Pressemitteilung des Verwaltungsgerichts Stuttgart vom 3. August 2007
Die 4. Kammer des Verwaltungsgerichts Stuttgart hat in einem Verfahren bezüglich der Untersagung der Vermittlung von Sportwetten mit Beschluss vom 24.07.2007 (Az.: 4 K 4435/06) den Rechtsstreit zur Klärung europarechtlicher Rechtfragen dem Europäischen Gerichtshof - EuGH - vorgelegt.

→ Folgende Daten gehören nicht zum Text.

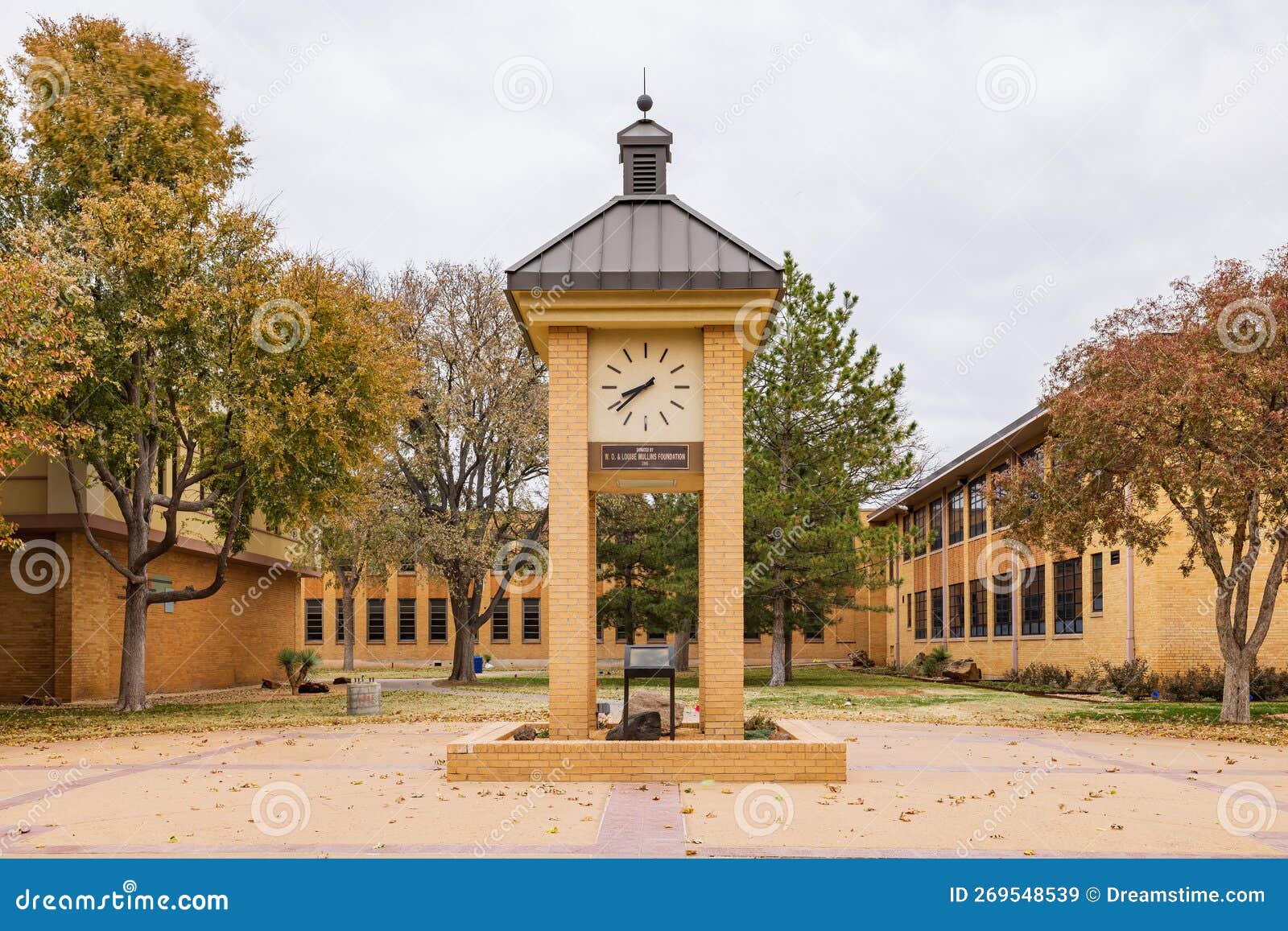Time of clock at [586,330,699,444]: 8:38
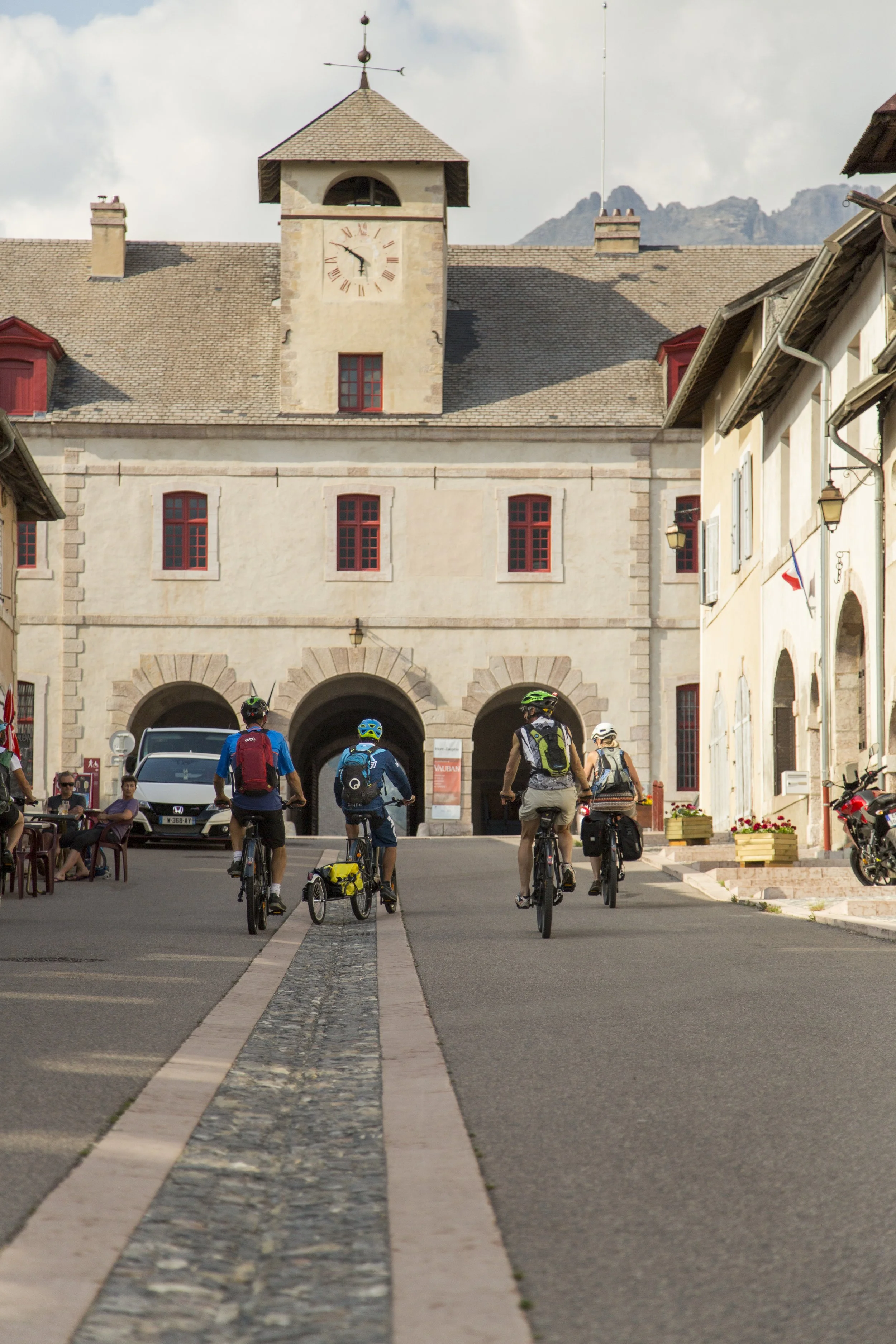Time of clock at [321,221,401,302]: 5:50
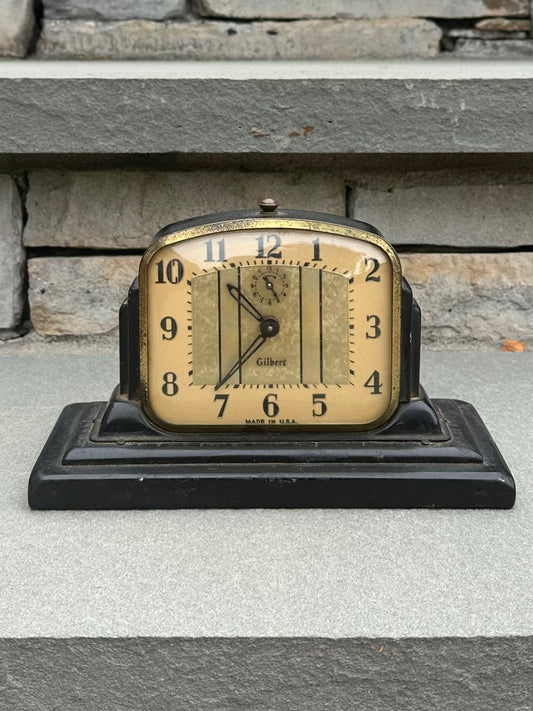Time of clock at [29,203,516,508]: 10:36
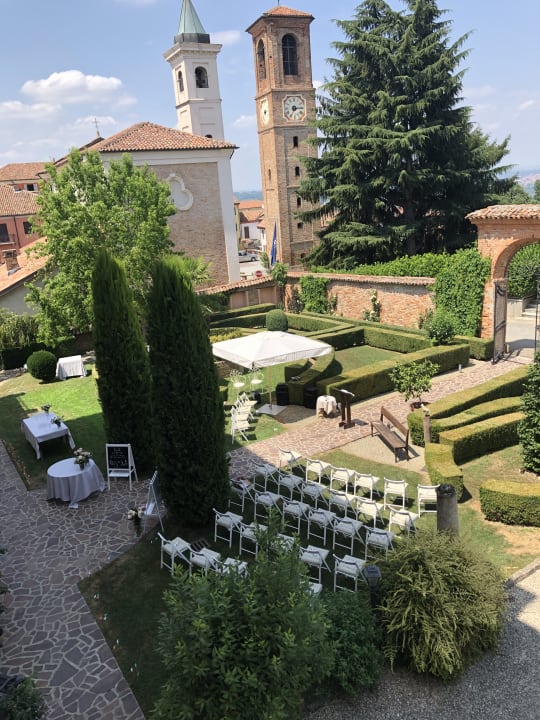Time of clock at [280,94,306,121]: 7:14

Die Klägerin ist Mieterin eines Geschäftslokals für Sportwetten in Stuttgart, das sie an eine GmbH untervermietet hat. Die GmbH ihrerseits leitet die Wettaufträge der Kunden online an eine Firma in Gibraltar weiter, die Inhaberin einer Lizenz der Regierung von Gibraltar ist, mit der ihr unter anderem die Veranstaltung von Sportwetten erlaubt wird. Das Regierungspräsidium Karlsruhe untersagte der Klägerin im November 2006, in Baden-Württemberg Sportwetten zu veranstalten, zu vermitteln, hierfür zu werben oder solche Tätigkeiten zu unterstützen. Hiergegen erhob die Klägerin Klage zum Verwaltungsgericht.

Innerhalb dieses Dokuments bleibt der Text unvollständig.